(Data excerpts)
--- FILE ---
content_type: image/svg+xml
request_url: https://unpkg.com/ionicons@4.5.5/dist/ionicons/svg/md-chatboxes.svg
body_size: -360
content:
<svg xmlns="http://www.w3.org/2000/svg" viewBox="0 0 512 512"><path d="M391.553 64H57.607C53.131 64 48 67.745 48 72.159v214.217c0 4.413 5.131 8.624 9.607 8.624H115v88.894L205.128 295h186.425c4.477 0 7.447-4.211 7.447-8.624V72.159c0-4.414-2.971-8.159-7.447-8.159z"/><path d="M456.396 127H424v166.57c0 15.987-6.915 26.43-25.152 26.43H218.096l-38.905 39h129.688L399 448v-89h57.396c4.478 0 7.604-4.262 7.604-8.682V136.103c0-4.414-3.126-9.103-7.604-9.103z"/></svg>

**WORK REQUEST**
The expected result is every record above, duplicated exactly.

**WRITTEN REPLY**
--- FILE ---
content_type: image/svg+xml
request_url: https://unpkg.com/ionicons@4.5.5/dist/ionicons/svg/md-chatboxes.svg
body_size: -360
content:
<svg xmlns="http://www.w3.org/2000/svg" viewBox="0 0 512 512"><path d="M391.553 64H57.607C53.131 64 48 67.745 48 72.159v214.217c0 4.413 5.131 8.624 9.607 8.624H115v88.894L205.128 295h186.425c4.477 0 7.447-4.211 7.447-8.624V72.159c0-4.414-2.971-8.159-7.447-8.159z"/><path d="M456.396 127H424v166.57c0 15.987-6.915 26.43-25.152 26.43H218.096l-38.905 39h129.688L399 448v-89h57.396c4.478 0 7.604-4.262 7.604-8.682V136.103c0-4.414-3.126-9.103-7.604-9.103z"/></svg>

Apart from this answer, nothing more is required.